Nina Rees was education advisor to VP Dick Cheney, then worked for Michael Milken.
My millennial sons give instrument lessons – one-on-one & group – through a private extracurricular school. (Students range in age from 6-early 20’s; piano-teaching son’s studs are mostly young, while guitar-teaching son’s studs mostly teens). Their pandemic-era experience might be informative for pubsch music teachers. Most interesting to me is that they’ve lost very few students in the switch from in-person to remote – at most 8-10%. It’s not an easy transition, in fact it’s challenging/ difficult, but the great majority have stuck it out. Parents are paying a pretty penny for this & obviously would w/dw in a hurry if kids weren’t onboard.
So mainly what I pass along is that individual instrumental lessons [via zoom or similar] is a green light, where pubschs can do. Like everything else in remote-teaching, it requires extra $/ staff.
But part of the draw for these students is, the school goes to great lengths to keep them on board, w/ innovative, freebie lessons & performances by teachers at the school website [w/live chat-comments]. Seems like something pubsch music depts could do.
The group lessons are not happening yet – this is a tech challenge. But just throwing out there: one of my husband’s bands has been working for a month on creating one of those group performances like we’ve seen done remotely by various pandemic-era professional groups. And it’s coming together. The main challenge is, all members have to acquire an app that works for this. Basically it requires one member, usually a percussionist, (this could be a teacher) sending around an initial video that sets the pace, say playing drums to a faint background audio of the arrangement. Then other players, one by one, record themselves playing along & attach it. It’s a great project & probably could be undertaken by midsch/ hisch jazz bands & the like.
I should have added, the music school’s transition to remote was easier than for pubschs because they already had a remote platform for vacations away, snow days etc.
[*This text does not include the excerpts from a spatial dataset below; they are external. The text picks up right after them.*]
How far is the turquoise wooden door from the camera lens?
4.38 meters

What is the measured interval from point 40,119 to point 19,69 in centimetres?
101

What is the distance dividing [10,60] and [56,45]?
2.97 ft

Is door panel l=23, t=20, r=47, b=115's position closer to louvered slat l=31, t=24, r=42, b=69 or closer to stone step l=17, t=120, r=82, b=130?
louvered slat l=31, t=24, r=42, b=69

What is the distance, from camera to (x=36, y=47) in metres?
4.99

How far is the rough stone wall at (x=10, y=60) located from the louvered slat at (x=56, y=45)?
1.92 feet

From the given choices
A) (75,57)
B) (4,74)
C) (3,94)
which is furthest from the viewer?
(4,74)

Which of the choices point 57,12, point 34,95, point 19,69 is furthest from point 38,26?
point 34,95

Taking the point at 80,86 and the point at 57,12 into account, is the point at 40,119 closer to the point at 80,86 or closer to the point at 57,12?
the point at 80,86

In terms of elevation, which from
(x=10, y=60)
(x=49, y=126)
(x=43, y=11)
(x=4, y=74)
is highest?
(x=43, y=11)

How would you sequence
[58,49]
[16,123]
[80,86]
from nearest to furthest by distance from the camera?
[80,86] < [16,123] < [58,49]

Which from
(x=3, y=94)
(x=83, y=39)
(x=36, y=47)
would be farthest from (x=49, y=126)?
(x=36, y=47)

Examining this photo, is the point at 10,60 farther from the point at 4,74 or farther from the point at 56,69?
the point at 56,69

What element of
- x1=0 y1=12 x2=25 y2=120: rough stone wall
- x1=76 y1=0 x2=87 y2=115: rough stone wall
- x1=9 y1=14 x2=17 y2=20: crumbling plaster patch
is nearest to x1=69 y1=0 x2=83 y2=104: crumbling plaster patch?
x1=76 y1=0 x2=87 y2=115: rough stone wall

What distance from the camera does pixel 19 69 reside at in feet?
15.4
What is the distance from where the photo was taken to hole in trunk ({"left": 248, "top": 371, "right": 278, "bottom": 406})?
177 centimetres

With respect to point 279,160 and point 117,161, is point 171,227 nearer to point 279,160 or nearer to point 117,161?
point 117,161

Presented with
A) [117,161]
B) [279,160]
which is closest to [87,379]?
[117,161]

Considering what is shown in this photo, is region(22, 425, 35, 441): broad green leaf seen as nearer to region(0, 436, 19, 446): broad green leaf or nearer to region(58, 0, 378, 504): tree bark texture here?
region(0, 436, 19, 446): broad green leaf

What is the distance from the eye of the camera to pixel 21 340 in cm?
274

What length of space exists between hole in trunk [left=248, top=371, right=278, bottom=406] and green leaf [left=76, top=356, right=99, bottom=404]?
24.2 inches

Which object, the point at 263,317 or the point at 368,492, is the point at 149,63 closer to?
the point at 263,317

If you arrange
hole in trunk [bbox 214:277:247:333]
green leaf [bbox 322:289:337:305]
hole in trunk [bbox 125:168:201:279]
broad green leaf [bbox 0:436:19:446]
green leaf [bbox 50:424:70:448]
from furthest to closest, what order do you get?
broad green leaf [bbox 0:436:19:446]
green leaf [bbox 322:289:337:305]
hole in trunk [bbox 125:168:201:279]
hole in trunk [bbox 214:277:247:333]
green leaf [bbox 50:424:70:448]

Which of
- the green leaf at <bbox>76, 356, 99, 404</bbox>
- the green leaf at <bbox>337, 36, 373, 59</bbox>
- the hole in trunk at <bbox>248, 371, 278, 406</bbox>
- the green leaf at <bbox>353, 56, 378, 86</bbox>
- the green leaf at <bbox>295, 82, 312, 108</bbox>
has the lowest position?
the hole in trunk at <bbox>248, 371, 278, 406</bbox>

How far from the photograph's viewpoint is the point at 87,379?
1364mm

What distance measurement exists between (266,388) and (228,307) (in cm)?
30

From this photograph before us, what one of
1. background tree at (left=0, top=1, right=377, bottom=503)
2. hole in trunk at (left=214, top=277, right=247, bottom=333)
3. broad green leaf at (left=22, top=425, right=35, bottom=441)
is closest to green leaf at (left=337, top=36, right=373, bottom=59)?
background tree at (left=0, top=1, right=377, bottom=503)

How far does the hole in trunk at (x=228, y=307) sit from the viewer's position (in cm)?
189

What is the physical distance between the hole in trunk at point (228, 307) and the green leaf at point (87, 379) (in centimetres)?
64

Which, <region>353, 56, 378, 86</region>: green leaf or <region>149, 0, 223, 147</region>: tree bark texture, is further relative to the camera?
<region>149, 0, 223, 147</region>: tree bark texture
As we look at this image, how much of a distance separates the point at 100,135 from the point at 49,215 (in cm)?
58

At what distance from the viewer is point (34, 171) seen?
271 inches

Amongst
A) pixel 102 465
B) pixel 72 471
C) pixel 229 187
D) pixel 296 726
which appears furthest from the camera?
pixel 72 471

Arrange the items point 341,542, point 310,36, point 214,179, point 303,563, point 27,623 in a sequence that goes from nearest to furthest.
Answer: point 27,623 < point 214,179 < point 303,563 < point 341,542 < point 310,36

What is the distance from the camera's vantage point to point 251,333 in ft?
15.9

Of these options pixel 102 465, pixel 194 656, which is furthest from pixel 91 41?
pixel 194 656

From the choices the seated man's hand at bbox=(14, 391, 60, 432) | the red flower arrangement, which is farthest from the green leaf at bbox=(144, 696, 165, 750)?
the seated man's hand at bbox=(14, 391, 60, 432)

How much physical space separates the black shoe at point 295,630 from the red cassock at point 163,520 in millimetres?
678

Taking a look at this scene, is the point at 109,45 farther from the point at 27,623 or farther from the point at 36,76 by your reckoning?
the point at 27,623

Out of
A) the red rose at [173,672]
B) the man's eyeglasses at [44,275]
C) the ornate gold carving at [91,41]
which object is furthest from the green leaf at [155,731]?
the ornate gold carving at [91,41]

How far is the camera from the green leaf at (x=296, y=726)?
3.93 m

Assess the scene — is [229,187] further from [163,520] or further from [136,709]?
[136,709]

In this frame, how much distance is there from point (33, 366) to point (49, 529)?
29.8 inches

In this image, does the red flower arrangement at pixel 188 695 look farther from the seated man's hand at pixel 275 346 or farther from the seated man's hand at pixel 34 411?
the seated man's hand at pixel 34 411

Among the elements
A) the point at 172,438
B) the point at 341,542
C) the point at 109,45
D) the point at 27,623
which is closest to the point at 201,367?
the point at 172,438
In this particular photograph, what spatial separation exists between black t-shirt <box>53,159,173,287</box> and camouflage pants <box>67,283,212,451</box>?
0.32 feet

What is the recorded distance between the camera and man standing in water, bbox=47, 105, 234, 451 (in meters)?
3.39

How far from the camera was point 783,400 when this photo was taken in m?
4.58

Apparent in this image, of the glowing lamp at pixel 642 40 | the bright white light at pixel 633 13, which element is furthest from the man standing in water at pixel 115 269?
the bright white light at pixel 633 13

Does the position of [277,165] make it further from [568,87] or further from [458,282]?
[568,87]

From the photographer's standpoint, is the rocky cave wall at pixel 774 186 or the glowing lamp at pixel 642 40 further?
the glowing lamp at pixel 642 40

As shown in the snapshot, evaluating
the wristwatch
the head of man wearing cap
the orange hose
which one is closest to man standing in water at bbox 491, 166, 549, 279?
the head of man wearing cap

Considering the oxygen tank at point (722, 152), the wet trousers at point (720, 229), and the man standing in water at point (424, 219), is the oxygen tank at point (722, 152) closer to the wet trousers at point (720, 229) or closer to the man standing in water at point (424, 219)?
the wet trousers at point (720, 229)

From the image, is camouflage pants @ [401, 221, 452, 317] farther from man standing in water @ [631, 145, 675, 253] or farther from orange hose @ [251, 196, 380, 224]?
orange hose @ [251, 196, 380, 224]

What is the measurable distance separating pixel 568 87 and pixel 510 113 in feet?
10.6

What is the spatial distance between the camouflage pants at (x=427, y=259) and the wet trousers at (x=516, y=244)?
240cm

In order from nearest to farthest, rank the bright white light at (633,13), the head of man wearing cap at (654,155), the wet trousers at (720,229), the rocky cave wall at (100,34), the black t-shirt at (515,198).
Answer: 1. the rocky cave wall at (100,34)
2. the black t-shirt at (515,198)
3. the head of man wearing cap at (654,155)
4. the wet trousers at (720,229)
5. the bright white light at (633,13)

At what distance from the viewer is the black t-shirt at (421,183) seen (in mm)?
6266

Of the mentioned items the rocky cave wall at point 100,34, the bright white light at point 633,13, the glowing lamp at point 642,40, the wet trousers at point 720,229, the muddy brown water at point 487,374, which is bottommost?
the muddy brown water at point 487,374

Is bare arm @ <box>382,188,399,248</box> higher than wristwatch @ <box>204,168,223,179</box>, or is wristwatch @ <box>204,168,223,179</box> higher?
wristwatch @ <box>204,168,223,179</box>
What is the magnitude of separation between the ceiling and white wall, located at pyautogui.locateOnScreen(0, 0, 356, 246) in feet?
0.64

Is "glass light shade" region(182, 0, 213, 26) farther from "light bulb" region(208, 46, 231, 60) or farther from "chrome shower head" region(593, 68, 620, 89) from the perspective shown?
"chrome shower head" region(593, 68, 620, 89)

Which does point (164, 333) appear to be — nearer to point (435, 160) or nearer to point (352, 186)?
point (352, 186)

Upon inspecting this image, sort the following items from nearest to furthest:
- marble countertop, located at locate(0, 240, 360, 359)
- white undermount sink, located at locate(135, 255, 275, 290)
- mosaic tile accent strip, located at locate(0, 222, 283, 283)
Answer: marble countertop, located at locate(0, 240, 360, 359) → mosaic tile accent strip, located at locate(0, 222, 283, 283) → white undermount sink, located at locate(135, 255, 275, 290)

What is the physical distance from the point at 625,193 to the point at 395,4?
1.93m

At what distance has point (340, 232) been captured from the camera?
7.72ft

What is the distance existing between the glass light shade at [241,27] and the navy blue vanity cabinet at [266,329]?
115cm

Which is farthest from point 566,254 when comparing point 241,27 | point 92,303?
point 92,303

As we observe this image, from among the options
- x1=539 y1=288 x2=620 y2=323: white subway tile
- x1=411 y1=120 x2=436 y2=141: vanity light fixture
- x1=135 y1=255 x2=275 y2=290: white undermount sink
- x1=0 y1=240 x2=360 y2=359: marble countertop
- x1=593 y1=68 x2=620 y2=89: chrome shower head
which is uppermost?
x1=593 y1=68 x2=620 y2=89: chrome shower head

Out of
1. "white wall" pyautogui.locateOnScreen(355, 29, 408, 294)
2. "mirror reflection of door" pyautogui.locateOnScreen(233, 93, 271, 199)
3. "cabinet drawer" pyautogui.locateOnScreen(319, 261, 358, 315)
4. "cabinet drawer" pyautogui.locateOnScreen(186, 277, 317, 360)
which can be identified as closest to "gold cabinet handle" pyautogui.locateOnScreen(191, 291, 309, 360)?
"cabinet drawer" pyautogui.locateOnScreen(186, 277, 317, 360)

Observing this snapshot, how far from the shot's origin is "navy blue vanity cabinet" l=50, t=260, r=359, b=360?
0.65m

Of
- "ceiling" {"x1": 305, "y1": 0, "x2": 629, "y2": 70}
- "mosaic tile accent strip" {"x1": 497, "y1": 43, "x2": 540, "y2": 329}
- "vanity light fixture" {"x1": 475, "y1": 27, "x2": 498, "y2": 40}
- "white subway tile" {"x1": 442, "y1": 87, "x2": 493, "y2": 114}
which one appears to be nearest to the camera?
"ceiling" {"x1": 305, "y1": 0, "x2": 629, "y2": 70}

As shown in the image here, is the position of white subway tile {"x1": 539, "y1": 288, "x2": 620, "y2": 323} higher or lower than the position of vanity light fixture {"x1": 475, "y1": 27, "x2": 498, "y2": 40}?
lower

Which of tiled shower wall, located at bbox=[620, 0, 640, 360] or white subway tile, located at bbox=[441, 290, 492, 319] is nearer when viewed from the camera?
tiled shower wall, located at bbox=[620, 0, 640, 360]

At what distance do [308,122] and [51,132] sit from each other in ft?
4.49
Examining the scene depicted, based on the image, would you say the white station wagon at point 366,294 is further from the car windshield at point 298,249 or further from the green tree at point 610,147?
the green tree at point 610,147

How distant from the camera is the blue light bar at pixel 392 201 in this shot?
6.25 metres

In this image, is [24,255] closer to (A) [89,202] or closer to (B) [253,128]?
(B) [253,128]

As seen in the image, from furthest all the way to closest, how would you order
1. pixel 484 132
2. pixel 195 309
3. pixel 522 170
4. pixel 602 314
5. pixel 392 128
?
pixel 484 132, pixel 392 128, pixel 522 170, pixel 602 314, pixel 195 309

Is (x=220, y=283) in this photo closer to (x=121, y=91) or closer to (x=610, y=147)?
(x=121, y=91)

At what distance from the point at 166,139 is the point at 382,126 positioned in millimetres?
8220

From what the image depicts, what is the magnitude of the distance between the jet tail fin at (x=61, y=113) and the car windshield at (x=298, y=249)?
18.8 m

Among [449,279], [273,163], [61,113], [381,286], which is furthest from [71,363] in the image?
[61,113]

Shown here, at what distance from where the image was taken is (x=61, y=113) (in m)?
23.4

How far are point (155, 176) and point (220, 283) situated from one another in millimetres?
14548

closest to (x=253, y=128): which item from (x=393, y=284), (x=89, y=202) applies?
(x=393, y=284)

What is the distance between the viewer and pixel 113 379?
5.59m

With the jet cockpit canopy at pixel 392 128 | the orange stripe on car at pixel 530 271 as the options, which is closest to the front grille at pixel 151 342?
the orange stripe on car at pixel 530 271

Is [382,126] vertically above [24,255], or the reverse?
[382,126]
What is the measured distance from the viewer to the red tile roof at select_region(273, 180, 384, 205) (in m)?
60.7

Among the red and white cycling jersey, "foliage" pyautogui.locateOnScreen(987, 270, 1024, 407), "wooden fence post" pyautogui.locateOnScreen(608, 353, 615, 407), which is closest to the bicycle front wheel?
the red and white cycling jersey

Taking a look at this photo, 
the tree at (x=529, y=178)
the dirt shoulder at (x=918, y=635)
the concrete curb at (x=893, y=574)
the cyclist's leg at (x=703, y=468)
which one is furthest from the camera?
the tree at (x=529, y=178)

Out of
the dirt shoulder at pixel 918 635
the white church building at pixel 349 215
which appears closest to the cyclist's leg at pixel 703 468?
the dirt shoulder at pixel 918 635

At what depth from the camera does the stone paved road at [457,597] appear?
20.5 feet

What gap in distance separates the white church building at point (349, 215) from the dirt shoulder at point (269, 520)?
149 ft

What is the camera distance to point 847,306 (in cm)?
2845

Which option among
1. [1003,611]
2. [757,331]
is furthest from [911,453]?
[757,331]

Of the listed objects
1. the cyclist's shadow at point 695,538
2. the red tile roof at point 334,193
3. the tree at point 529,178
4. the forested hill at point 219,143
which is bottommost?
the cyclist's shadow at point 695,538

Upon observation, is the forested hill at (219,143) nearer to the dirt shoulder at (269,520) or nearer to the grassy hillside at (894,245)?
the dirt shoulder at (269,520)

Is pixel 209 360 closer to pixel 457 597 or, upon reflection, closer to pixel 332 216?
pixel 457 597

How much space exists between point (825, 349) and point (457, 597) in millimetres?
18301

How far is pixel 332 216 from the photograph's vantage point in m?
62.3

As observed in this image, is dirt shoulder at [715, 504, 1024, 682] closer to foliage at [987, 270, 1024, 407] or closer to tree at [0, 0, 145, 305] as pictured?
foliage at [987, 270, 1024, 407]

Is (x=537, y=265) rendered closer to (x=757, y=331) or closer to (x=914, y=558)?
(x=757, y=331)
They had to spend a mad week scaling it up & training every teacher on it, but the turnaround was quick enough to retain most students.
Haven’t any remote art-lesson info, but there’s this: during pandemic, the PreK enrichment service that sends me around to schools has been most successful remotely w/its “science/ math” classes. I lost half my Spanish students, but they retained everyone. For 3-5y.o.’s “STEM” means experimenting & building things w/
materials found around house or outside (or legos, blocks). One teacher sends out short videos using her own kids to demo. Another does live zoom classes for as many as 15 kids. The students are always making something, hands-on – so, like art classes.
Guess my main point in this ramble: hands-on music & art make school worthwhile for many students. Schools should lead with the arts, not sideline them. They can even make remote learning enjoyable.
I agree. The arts are especially critical for students with disabilities.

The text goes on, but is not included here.